* ACTIVITY *
Retype each of the rows below word for word, leaving the pictures out of your answer.

###

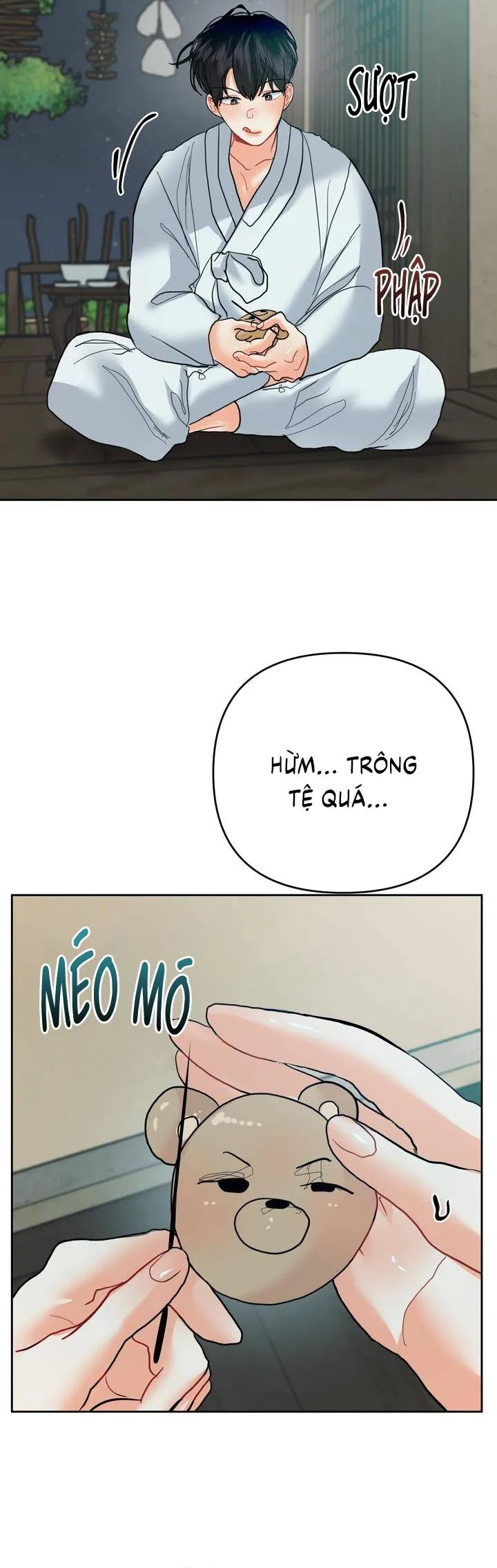 Omega Của Anh Chapter 19 Trang 22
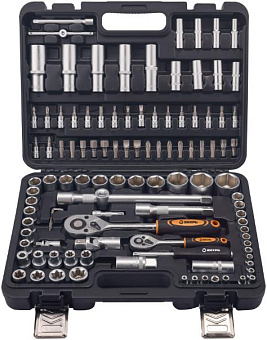 ВИХРЬ 1/2", 1/4", в кейсе 108предметов 73/6/7/15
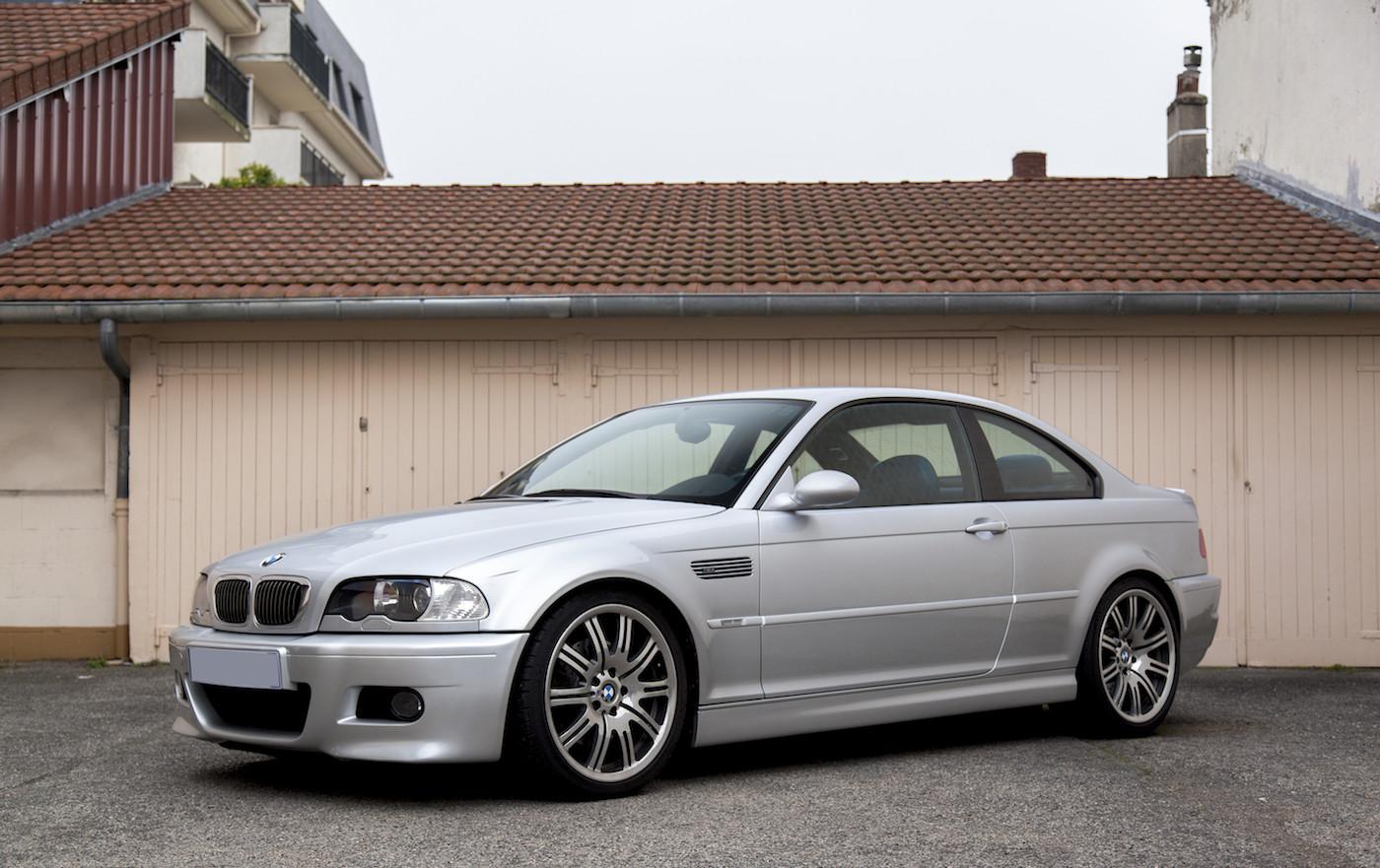 2000 BMW M3 e46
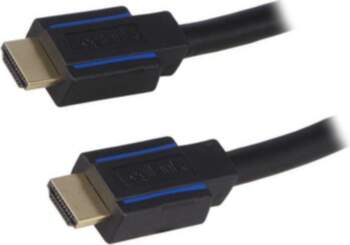 LOGILINK Cable; HDMI plug,both sides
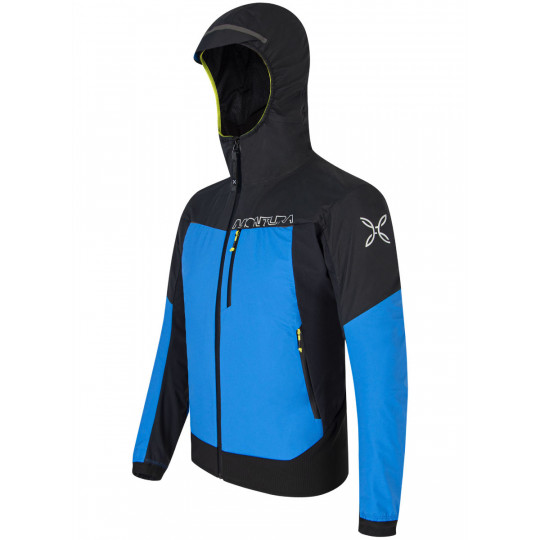 Veste Softshell à capuche AIR ACTION HYBRID JACKET 26 sky-blue Montura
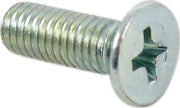 Universal motorcycle Flathead Phillips Screws 5X 15mm Pk/10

###

* RESPONSE TO THIS TASK *
 Omega Của Anh Chapter 19 Trang 22
 ВИХРЬ 1/2", 1/4", в кейсе 108предметов 73/6/7/15
 2000 BMW M3 e46
 LOGILINK Cable; HDMI plug,both sides
 Veste Softshell à capuche AIR ACTION HYBRID JACKET 26 sky-blue Montura
 Universal motorcycle Flathead Phillips Screws 5X 15mm Pk/10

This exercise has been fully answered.